* What the task asks *
Look through the records below for the line holding "このコーデで使われているtitivateのシャツ/ブラウス[ホワイト]". Write it out exactly, with each following line through the line holding "Château - English: Mont-Saint-Jean".

* Source data *
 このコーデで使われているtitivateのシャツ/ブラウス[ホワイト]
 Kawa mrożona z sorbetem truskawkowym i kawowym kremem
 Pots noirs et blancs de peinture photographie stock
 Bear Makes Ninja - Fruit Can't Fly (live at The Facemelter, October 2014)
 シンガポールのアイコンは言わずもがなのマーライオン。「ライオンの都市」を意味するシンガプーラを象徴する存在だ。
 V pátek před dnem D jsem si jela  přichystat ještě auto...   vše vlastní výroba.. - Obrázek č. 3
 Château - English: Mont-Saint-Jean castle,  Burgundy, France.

---

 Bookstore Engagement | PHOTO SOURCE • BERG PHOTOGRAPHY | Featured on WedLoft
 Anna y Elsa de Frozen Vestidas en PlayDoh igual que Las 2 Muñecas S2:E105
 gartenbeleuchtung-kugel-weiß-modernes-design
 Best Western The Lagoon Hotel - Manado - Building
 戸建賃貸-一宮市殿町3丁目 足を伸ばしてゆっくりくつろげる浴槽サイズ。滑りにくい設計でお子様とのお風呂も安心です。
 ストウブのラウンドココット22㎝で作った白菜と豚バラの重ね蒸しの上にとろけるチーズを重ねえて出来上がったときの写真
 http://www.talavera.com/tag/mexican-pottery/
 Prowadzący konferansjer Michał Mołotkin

==

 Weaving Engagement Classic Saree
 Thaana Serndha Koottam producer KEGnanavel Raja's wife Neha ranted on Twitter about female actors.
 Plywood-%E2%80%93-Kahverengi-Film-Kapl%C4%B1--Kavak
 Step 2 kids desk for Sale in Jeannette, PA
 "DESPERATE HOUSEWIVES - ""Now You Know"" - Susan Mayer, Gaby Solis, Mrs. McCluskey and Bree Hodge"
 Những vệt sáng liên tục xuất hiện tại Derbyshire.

* Completed task *
 このコーデで使われているtitivateのシャツ/ブラウス[ホワイト]
 Kawa mrożona z sorbetem truskawkowym i kawowym kremem
 Pots noirs et blancs de peinture photographie stock
 Bear Makes Ninja - Fruit Can't Fly (live at The Facemelter, October 2014)
 シンガポールのアイコンは言わずもがなのマーライオン。「ライオンの都市」を意味するシンガプーラを象徴する存在だ。
 V pátek před dnem D jsem si jela  přichystat ještě auto...   vše vlastní výroba.. - Obrázek č. 3
 Château - English: Mont-Saint-Jean castle,  Burgundy, France.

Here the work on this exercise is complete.